Identification of New Markers of Alcohol-Derived DNA Damage in Humans

Alcohol consumption is a risk factor for the development of several cancers, including those of the head and neck and the esophagus. The underlying mechanisms of alcohol-induced carcinogenesis remain unclear; however, at these sites, alcohol-derived acetaldehyde seems to play a major role. By reacting with DNA, acetaldehyde generates covalent modifications (adducts) that can lead to mutations. Previous studies have shown a dose dependence between levels of a major acetaldehyde-derived DNA adduct and alcohol exposure in oral-cell DNA. The goal of this study was to optimize a mass spectrometry (MS)-based DNA adductomic approach to screen for all acetaldehyde-derived DNA adducts to more comprehensively characterize the genotoxic effects of acetaldehyde in humans. A high-resolution/-accurate-mass data-dependent constant-neutral-loss-MS3 methodology was developed to profile acetaldehyde-DNA adducts in purified DNA. This resulted in the identification of 22 DNA adducts. In addition to the expected N2-ethyldeoxyguanosine (after NaBH3CN reduction), two previously unreported adducts showed prominent signals in the mass spectra.

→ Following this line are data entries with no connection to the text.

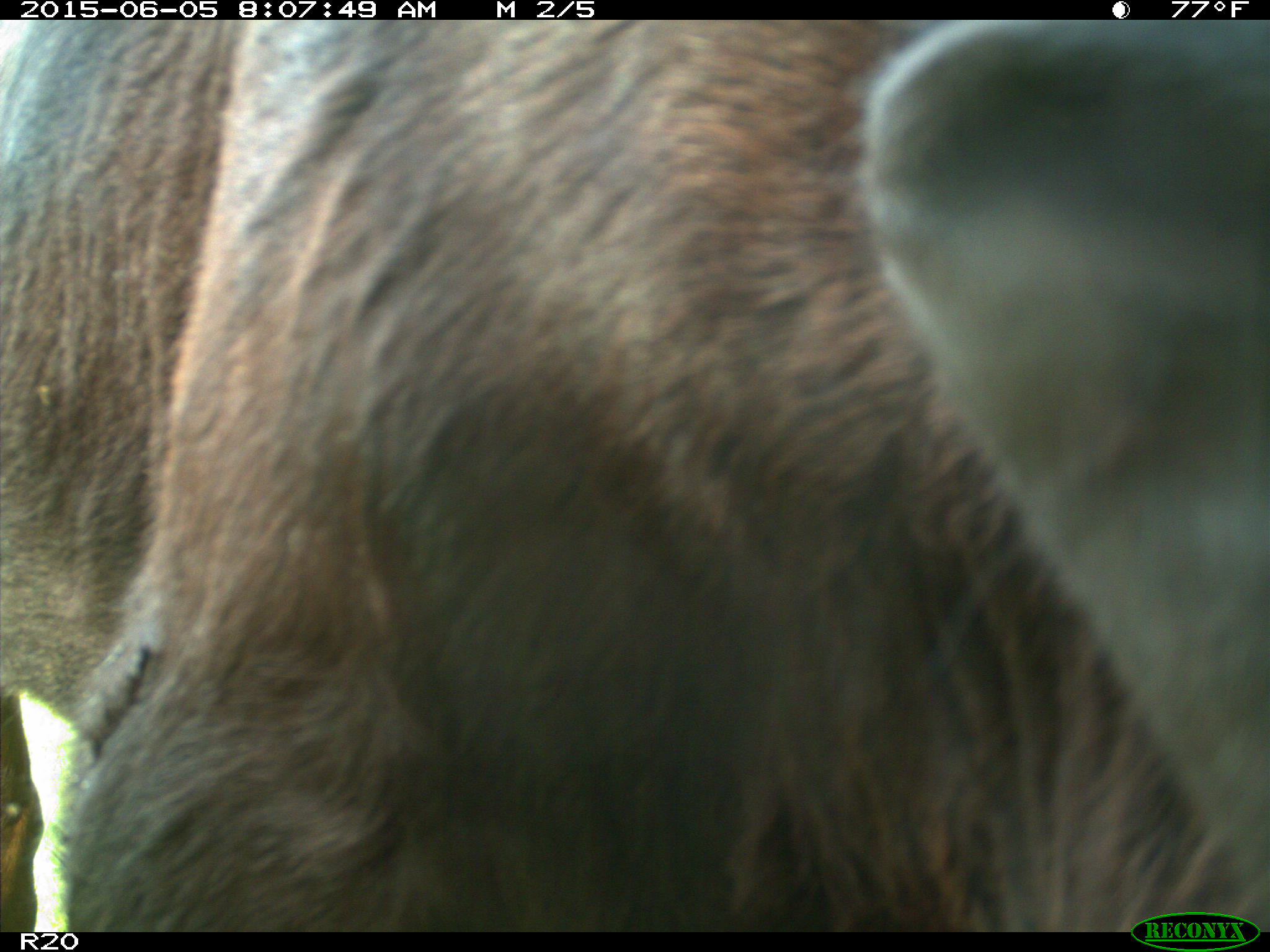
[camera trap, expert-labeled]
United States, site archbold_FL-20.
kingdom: Animalia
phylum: Chordata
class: Mammalia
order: Artiodactyla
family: Bovidae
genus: Bos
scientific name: Bos taurus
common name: domestic cow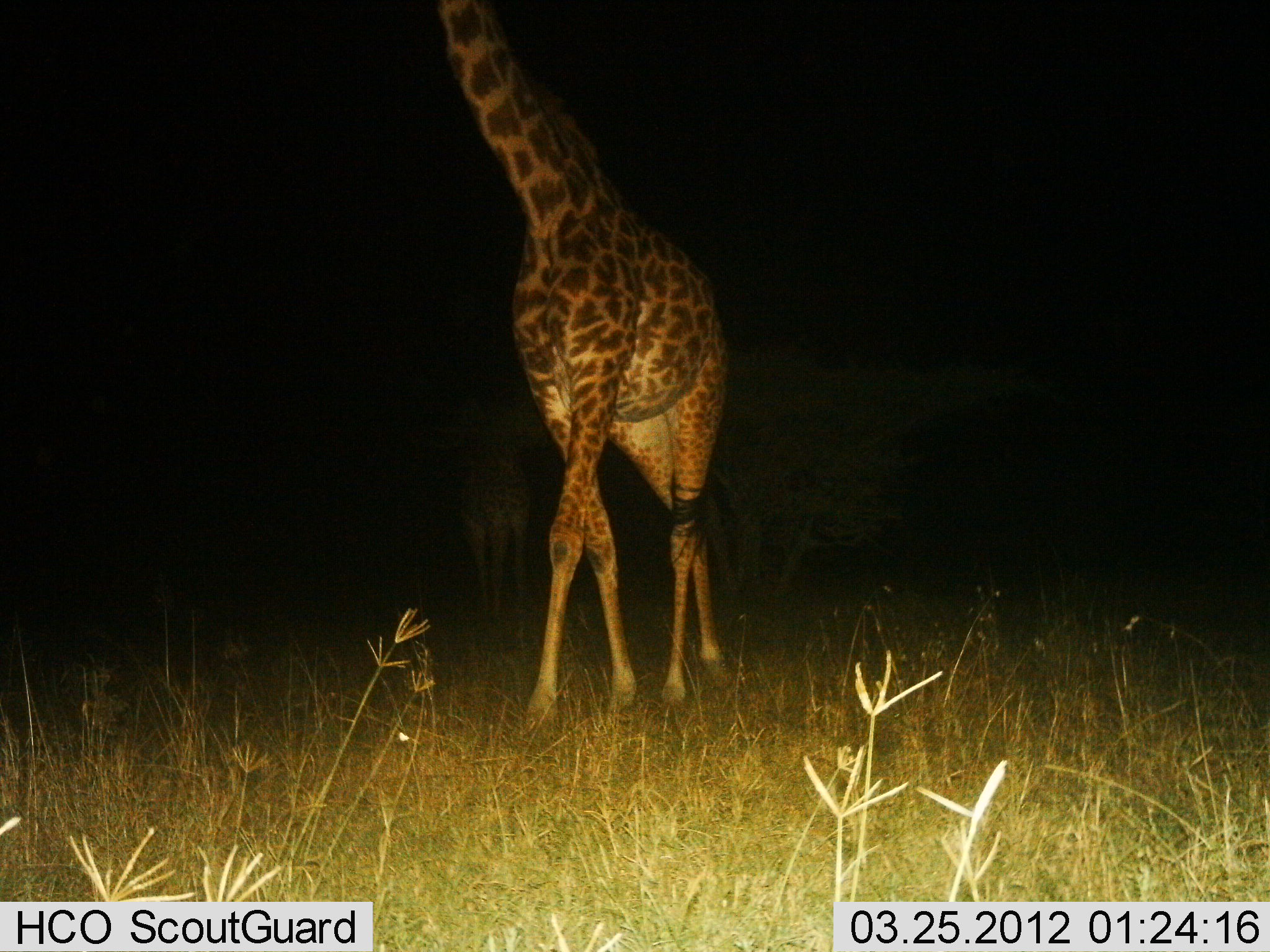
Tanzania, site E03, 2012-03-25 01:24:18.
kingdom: Animalia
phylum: Chordata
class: Mammalia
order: Artiodactyla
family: Giraffidae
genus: Giraffa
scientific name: Giraffa camelopardalis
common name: giraffe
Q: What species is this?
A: Giraffe (Giraffa camelopardalis).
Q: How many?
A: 1.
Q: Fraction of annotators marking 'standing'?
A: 35%.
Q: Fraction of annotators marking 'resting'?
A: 0%.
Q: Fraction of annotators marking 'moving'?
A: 71%.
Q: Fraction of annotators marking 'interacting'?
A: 0%.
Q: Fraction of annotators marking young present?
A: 0%.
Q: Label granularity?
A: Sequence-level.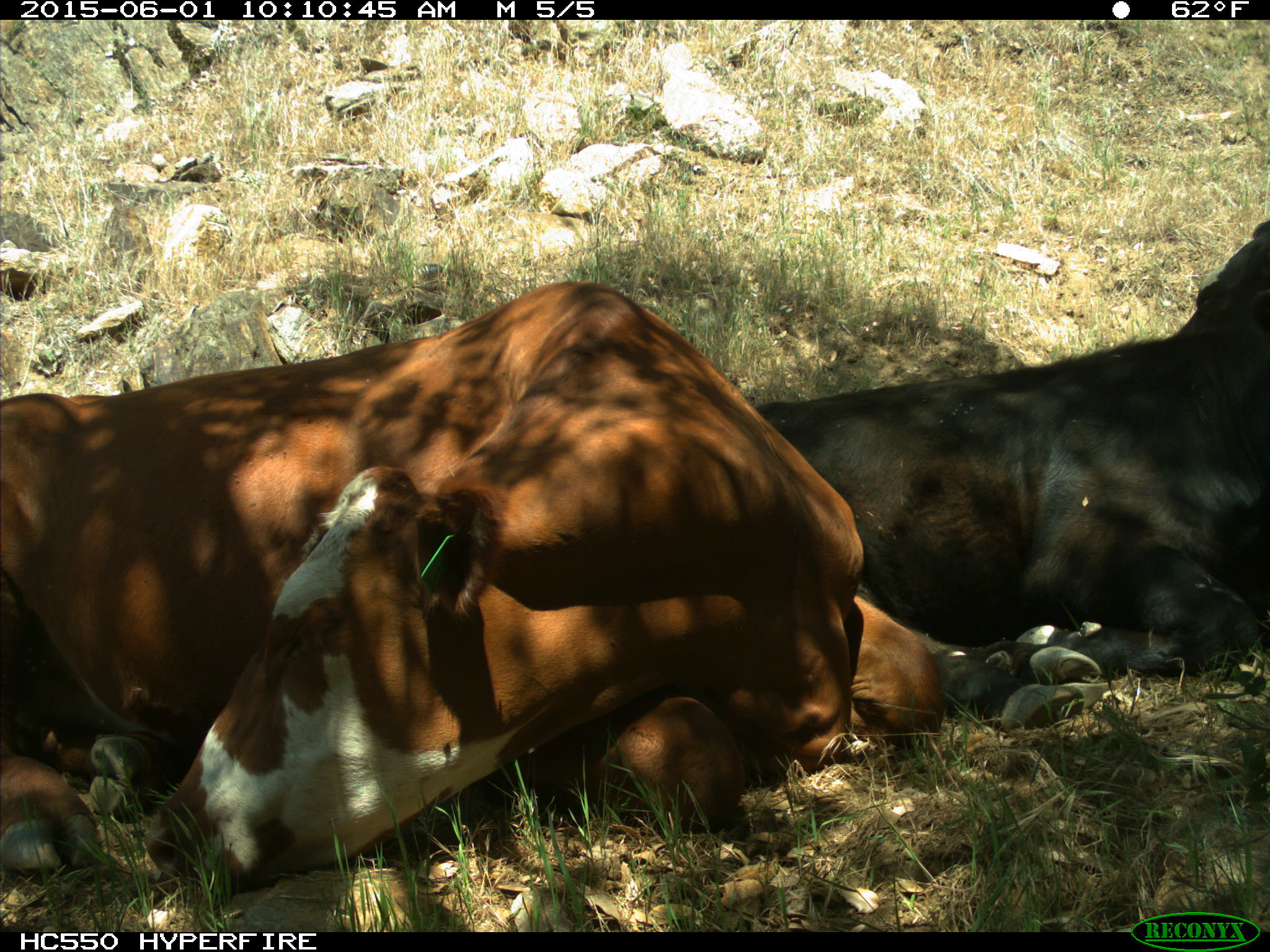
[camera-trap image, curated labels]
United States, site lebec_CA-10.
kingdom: Animalia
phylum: Chordata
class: Mammalia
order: Artiodactyla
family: Bovidae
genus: Bos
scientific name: Bos taurus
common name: domestic cow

MSn fragmentation spectra and accurate mass were used to hypothesize the structure of the two new adducts, which were then identified as N6-ethyldeoxyadenosine and N4-ethyldeoxycytidine by comparison with synthesized standards. These adducts were quantified in DNA isolated from oral cells collected from volunteers exposed to alcohol, revealing a significant increase after the exposure. In addition, 17 of the adducts identified in vitro were detected in these samples confirming our ability to more comprehensively characterize the DNA damage deriving from alcohol exposures.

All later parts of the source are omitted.